Ubuntu has come a long way. Not so long ago you had to “mess with the terminal”, edit countless config files, just to get the sound working (and that’s if you were lucky). And it was the expected, normal behavior! And even then did people tout Linux as a better alternative to Windows! Right!
It has progressed much since, but it still feels somehow “half baked”. It is not the first time I install a Linux distro, and I was a little prepared for that. But it somehow always ends up fooling me, as the first run is bedazzling and impressive and then problems start to appear. Anyway, I know that I will buy a copy of windows when I’ll have the money to. Or better, I’ll just buy myself a Mac. For now I’m sticking with Ubuntu, and I have to say, for the first time, that it’s actually acceptable, that it turned out to be more then an experiment – it is serving me this time, and being useful!
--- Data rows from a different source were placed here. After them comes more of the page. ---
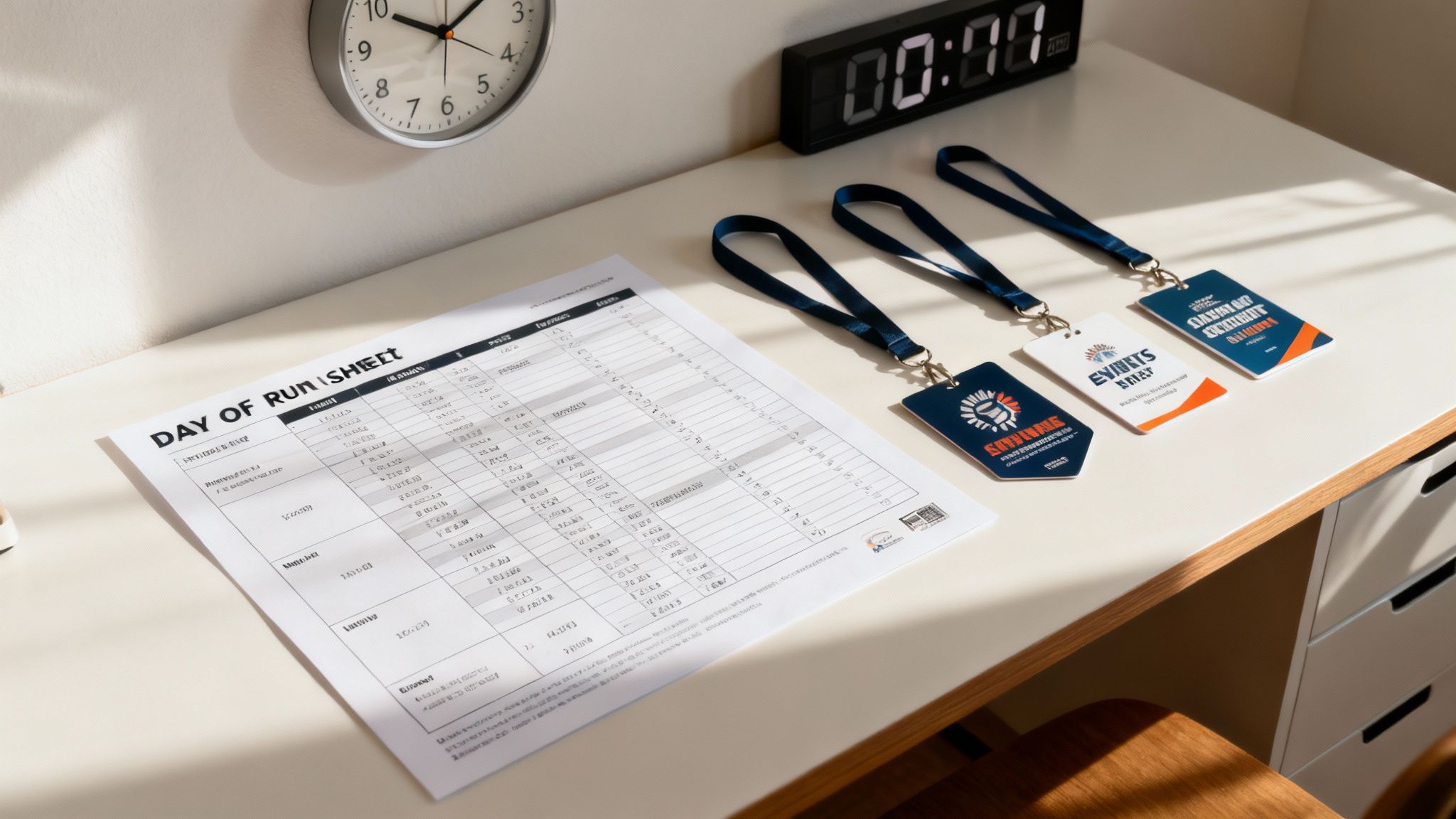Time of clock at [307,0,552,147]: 1:49
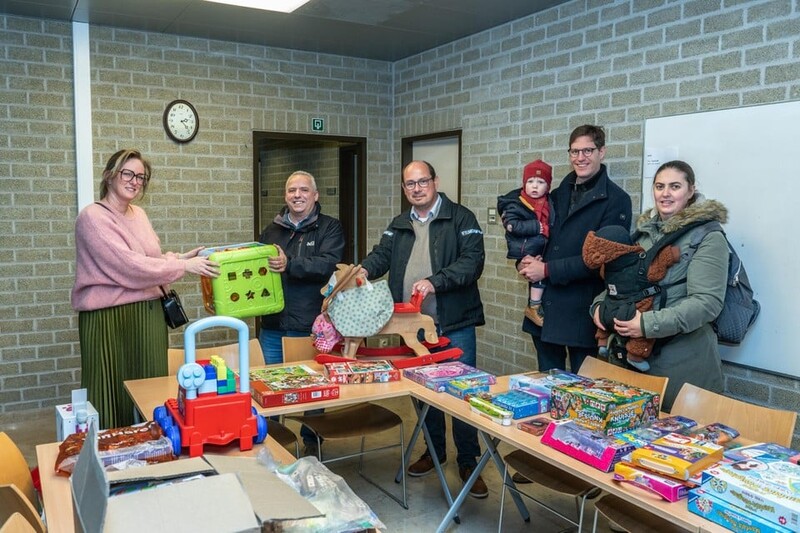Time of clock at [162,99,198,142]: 2:23
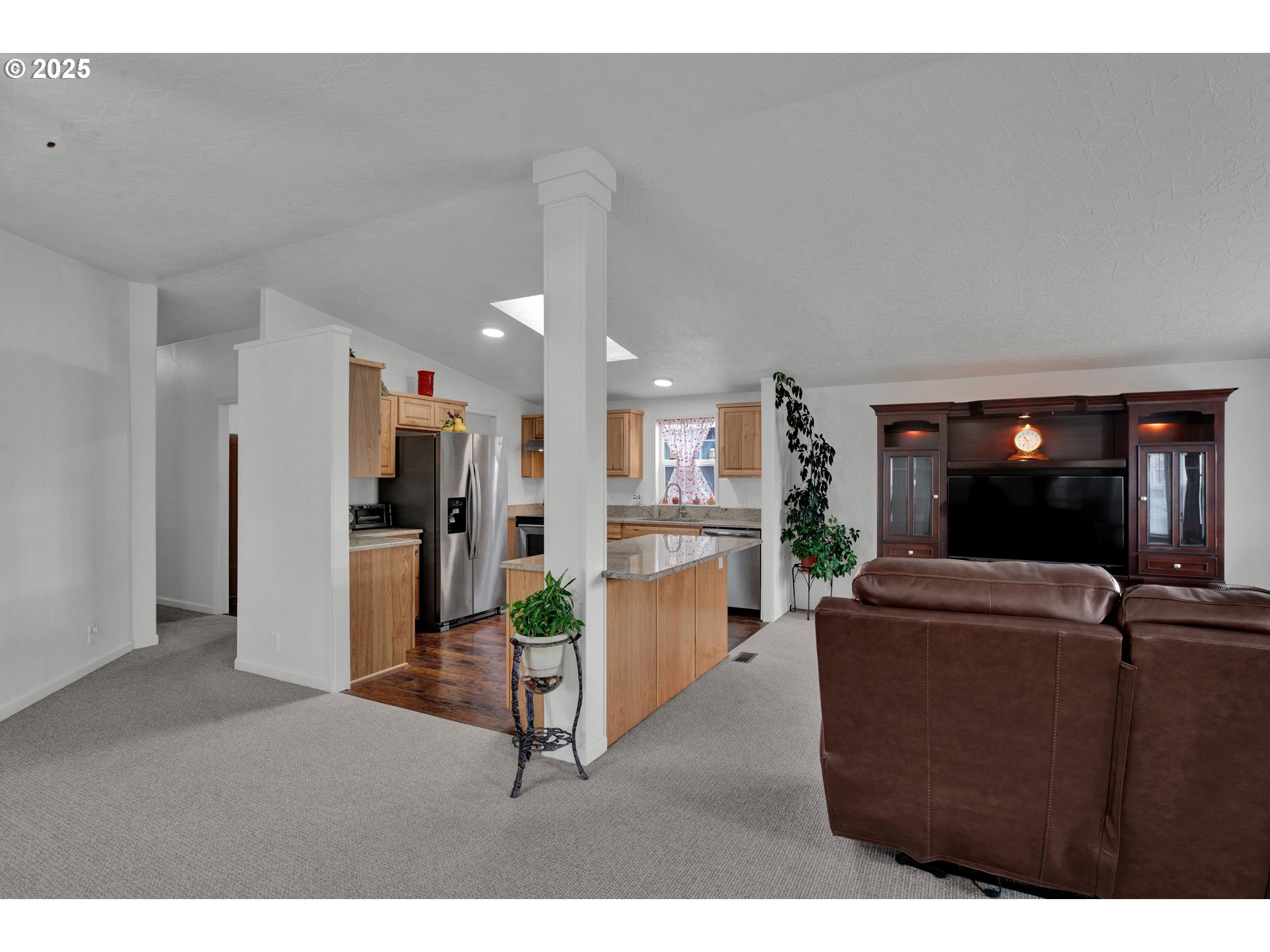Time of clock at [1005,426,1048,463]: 10:36
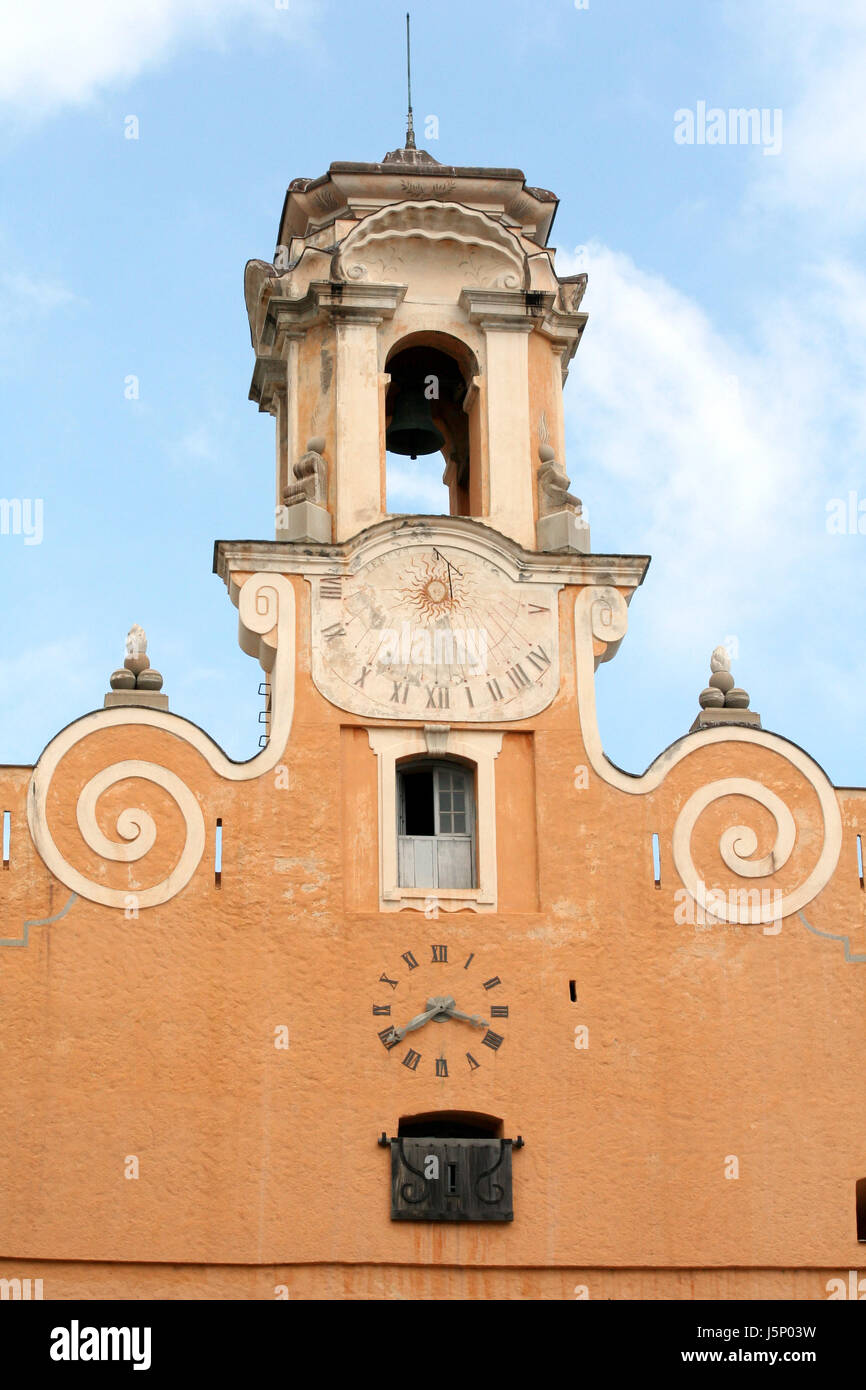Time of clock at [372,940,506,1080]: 3:39
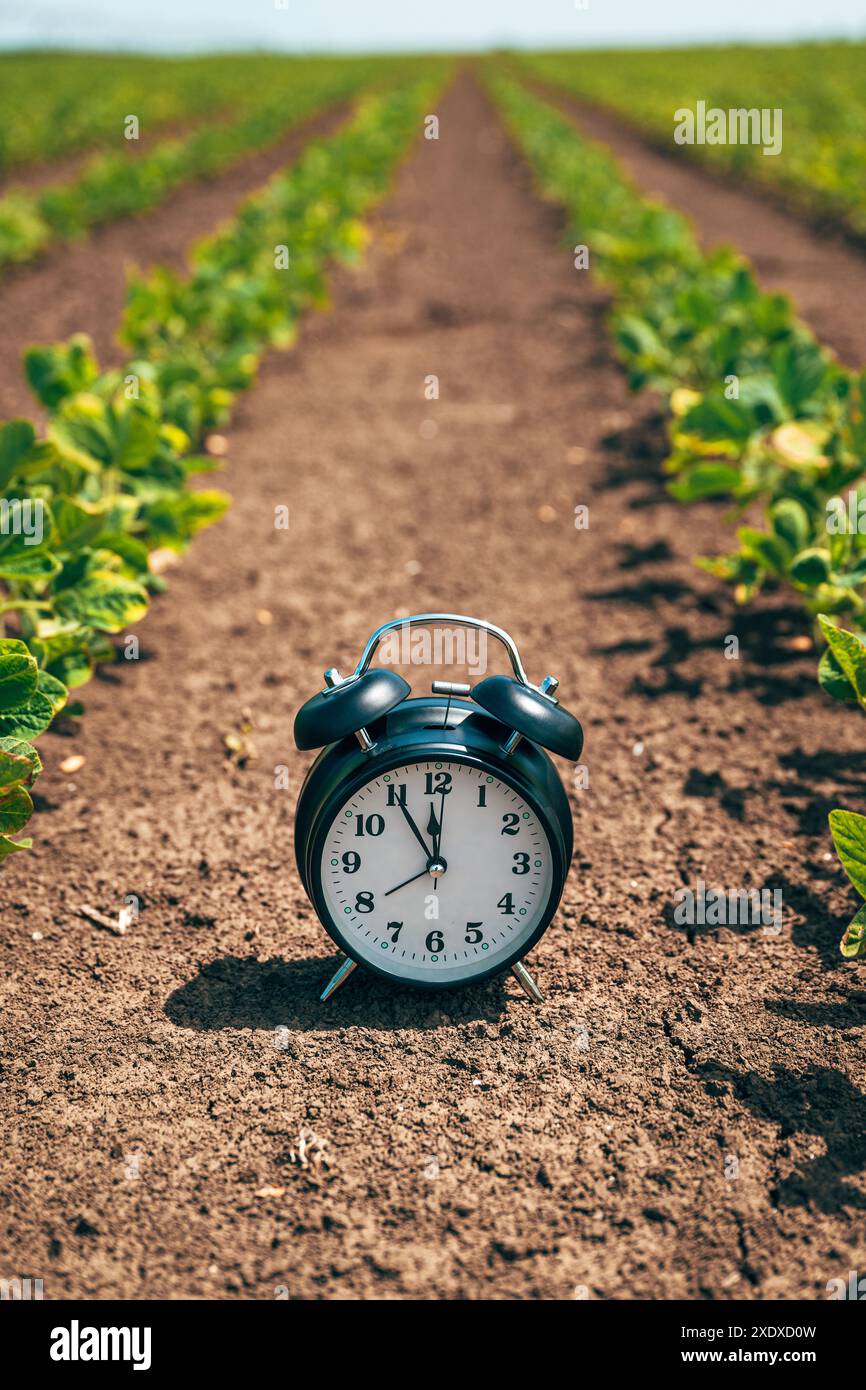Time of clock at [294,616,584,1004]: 11:54
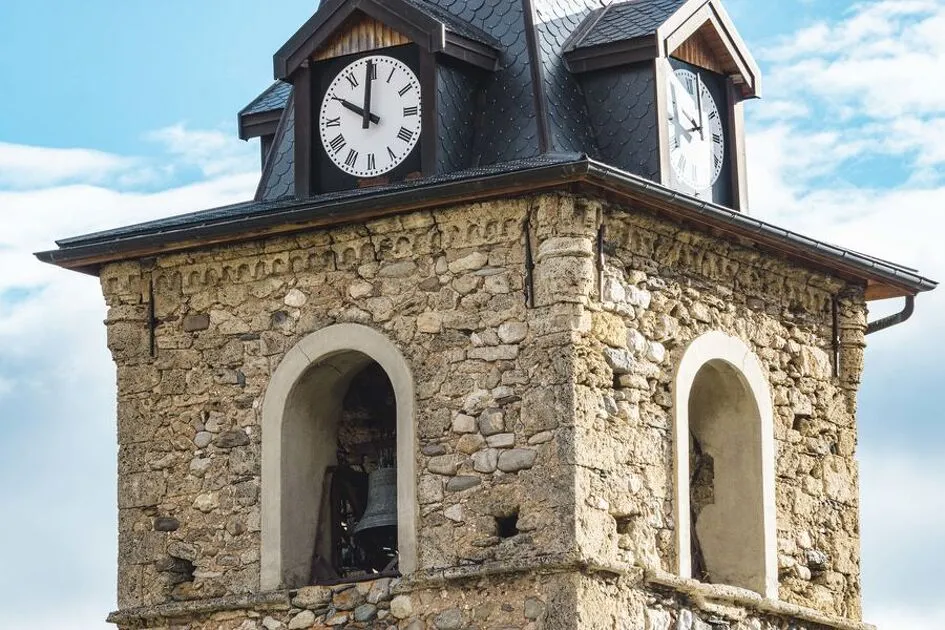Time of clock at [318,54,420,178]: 9:59
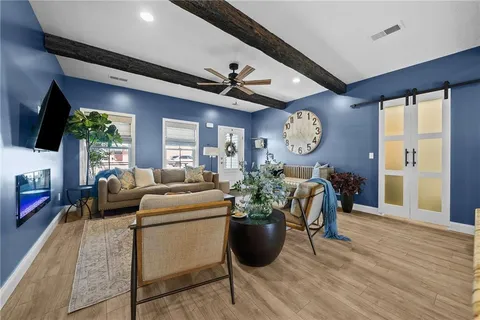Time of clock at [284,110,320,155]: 4:42
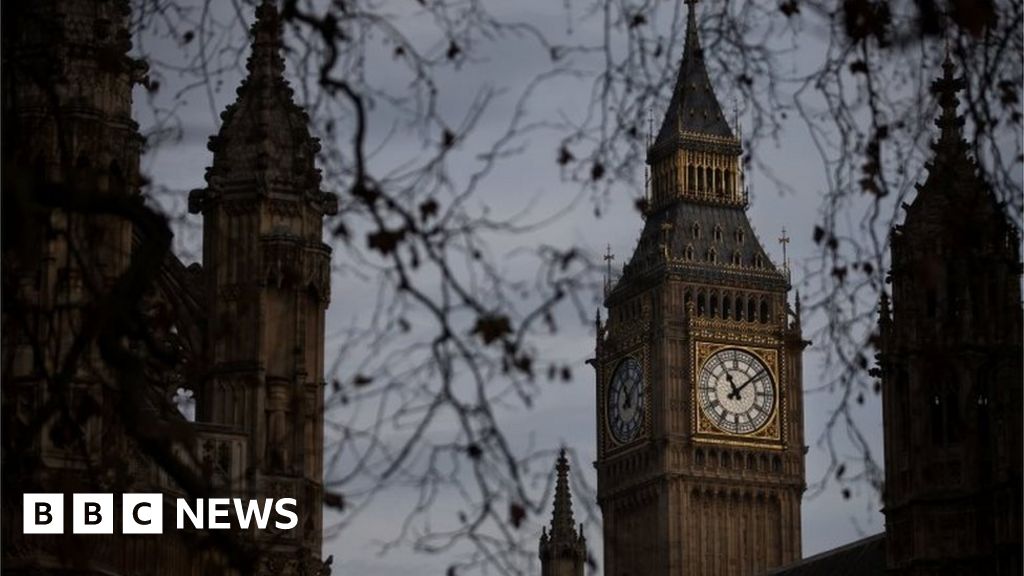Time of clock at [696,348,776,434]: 11:08
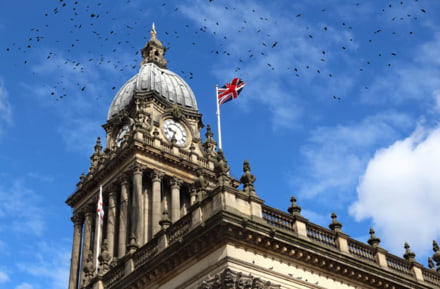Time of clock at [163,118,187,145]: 9:34
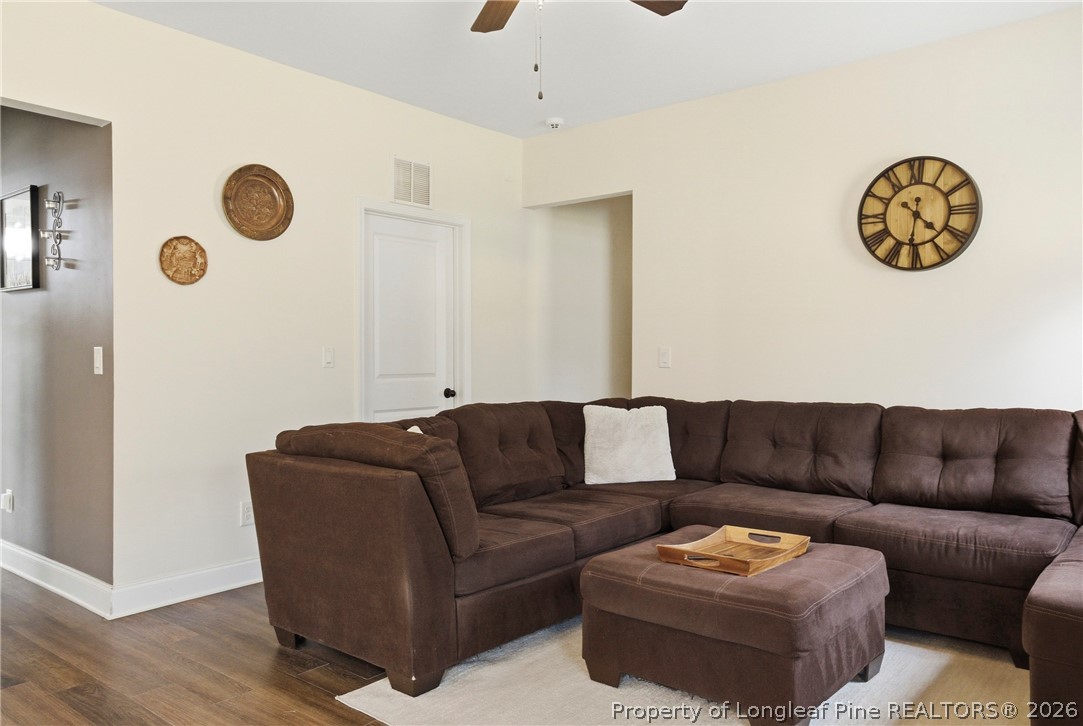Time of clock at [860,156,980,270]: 4:31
Indeed Linux has progressed a lot, while Windows not so much – I mean I still don’t see the big difference between Windows XP and Windows 7! I would have stayed with XP, but I bought myself a new laptop that only supports Windows 7. The user base of Linux has also expanded, and users are more knowledgeable and know what to expect.
I believe there is a future in Ubuntu and other distributions. The Linux model just seems to work somehow. But I’m not counting on it, and who can blame me!
Anyway Wine is very important, as it tires to bridge the gap between the two systems. You just have to wonder how a group of volunteers are going to keep up with reverse engineering proprietary protocols created by Microsoft. Maybe they’re better off investing this energy somewhere else, like in re-designing the system, or reviewing the Gnome or other user interfaces, etc. But this is open source… can’t tell people what to do!